Records excerpted from a collection
+---+
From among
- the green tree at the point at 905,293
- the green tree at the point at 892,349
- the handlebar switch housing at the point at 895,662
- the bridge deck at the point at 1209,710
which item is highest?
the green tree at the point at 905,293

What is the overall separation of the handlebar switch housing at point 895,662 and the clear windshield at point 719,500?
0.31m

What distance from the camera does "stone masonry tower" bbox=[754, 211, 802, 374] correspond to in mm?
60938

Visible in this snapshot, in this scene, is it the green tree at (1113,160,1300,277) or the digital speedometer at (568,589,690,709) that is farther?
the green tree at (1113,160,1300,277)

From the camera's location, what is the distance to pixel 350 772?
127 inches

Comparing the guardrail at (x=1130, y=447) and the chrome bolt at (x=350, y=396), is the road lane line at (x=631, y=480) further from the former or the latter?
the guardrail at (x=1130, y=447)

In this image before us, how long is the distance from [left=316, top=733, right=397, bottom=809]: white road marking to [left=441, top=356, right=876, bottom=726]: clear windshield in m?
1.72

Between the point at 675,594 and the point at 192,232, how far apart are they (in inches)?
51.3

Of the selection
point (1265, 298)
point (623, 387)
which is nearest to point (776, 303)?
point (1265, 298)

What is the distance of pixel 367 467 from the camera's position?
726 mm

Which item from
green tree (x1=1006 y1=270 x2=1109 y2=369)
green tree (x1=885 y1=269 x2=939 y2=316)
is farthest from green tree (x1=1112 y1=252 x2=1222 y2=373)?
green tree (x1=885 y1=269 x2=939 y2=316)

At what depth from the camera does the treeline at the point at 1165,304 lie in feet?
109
+---+
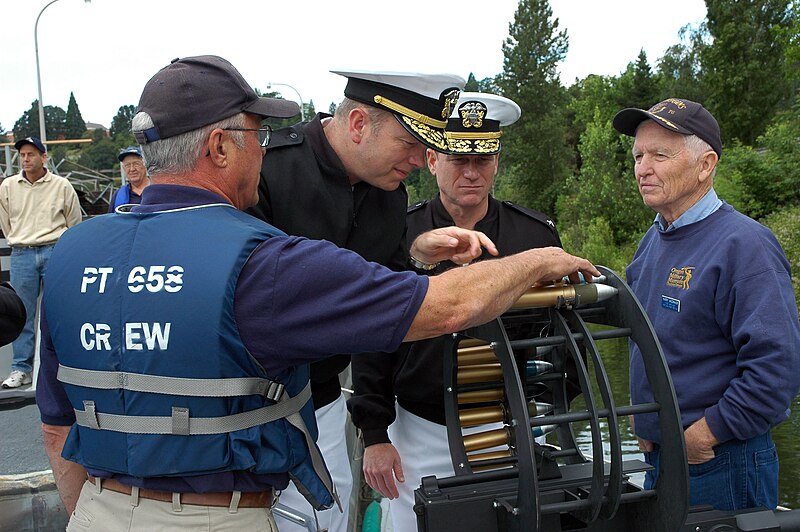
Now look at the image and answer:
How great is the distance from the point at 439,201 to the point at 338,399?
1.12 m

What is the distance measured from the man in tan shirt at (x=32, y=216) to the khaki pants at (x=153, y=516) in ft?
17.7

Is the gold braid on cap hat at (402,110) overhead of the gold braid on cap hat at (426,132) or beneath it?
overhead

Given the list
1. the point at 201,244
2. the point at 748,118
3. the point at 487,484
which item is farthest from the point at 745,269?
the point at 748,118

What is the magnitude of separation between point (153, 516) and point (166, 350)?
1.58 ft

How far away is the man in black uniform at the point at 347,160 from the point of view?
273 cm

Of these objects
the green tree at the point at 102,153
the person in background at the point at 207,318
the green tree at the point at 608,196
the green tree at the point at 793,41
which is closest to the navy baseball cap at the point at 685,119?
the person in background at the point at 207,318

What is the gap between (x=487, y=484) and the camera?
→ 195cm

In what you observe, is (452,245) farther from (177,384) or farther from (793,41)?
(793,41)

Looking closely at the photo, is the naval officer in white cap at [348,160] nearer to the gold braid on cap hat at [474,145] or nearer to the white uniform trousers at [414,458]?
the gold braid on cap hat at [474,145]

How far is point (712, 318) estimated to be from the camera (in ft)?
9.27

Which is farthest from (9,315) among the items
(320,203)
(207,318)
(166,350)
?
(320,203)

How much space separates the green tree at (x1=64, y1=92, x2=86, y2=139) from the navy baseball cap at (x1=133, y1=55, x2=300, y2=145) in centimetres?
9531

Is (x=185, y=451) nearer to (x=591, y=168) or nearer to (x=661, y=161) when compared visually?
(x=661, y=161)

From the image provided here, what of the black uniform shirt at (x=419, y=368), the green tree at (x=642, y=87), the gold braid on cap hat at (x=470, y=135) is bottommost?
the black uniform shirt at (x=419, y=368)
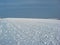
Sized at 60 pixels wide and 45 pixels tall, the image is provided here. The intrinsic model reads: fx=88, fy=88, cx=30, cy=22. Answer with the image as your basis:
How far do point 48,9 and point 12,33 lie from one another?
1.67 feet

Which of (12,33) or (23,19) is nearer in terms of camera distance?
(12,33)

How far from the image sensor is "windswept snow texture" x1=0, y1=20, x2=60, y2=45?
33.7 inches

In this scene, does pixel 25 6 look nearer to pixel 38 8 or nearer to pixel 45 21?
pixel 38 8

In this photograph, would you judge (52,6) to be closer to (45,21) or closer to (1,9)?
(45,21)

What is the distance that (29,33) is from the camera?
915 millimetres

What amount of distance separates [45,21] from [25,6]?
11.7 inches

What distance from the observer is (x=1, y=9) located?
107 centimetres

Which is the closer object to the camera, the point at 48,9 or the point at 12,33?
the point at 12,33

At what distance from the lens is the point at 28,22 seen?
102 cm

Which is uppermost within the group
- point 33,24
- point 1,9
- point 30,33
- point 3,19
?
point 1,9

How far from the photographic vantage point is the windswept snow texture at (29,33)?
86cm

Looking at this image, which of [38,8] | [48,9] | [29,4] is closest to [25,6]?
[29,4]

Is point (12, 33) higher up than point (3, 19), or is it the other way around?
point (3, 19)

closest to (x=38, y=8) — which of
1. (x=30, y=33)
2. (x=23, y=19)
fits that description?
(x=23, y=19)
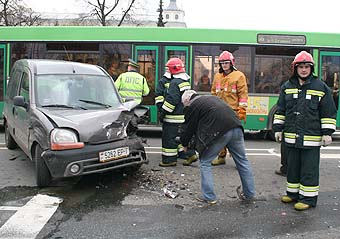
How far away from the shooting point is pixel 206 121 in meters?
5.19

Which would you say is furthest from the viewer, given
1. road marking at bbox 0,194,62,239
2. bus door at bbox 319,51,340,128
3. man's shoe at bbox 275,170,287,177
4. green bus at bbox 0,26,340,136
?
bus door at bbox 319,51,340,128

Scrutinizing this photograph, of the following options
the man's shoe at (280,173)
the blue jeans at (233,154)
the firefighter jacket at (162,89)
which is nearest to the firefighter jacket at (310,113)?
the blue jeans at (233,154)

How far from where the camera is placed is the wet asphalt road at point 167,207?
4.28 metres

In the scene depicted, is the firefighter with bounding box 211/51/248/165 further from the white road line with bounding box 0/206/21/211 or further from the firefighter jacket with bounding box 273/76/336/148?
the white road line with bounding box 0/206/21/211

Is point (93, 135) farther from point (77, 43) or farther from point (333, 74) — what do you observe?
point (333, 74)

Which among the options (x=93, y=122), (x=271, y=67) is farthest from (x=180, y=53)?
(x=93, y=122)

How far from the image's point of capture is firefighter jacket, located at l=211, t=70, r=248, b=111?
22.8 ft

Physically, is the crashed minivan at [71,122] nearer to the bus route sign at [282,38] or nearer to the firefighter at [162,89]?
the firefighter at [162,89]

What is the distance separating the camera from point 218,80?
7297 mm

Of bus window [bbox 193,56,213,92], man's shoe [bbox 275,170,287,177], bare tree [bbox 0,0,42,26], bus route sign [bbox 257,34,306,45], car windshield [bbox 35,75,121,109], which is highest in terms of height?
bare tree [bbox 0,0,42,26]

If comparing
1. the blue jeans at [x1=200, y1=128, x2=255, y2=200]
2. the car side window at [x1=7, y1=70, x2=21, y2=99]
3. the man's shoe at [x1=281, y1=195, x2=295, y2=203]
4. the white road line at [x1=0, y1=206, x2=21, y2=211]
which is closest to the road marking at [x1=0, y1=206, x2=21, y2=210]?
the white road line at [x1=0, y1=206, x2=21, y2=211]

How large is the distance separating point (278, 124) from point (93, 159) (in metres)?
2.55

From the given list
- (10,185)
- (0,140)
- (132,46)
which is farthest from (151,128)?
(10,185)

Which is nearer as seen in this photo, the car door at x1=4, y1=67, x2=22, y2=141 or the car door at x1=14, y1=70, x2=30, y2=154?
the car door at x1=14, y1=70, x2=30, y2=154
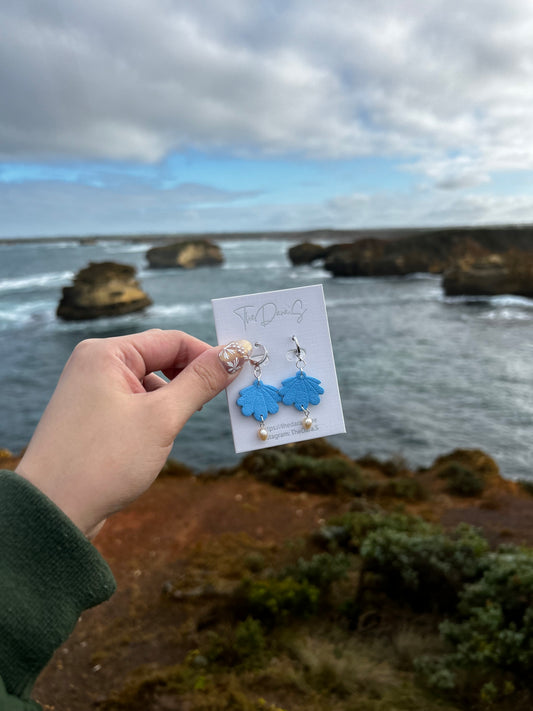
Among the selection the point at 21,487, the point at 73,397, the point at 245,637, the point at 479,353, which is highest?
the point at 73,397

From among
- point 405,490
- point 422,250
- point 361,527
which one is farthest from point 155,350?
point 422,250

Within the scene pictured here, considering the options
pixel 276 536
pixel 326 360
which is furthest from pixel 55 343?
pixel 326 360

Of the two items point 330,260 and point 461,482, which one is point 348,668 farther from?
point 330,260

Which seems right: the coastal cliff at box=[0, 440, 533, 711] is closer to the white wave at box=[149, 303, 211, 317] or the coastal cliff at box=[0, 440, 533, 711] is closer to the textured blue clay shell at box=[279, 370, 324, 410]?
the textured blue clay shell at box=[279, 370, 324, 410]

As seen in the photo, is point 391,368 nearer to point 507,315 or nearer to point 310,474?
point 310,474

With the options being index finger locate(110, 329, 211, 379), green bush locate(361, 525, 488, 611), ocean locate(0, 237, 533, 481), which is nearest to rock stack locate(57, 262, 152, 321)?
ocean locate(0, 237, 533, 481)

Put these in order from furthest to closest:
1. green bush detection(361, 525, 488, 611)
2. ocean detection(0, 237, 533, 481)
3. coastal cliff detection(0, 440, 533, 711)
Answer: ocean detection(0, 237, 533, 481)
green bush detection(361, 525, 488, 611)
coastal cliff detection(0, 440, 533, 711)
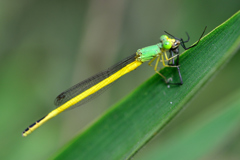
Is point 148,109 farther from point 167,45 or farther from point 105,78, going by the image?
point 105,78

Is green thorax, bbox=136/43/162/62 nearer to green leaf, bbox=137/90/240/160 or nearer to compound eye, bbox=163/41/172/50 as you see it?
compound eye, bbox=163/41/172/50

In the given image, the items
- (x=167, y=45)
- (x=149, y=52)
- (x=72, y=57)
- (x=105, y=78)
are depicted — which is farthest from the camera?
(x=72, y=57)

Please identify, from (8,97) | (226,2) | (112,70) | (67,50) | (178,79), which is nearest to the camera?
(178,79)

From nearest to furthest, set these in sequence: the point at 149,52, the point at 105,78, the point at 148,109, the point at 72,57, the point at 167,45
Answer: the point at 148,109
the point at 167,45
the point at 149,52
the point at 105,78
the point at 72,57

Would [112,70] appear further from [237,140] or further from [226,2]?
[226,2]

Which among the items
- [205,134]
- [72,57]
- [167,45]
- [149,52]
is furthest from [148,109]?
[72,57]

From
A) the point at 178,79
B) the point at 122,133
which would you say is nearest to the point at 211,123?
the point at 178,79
+---+
What is asked
Identify every line of the records above that contains the string "selection", and copy each one in full. Case counts.

Answer to this exercise
Of the selection
Among the selection the point at 21,487, the point at 73,397, the point at 245,637, the point at 479,353, which is highest?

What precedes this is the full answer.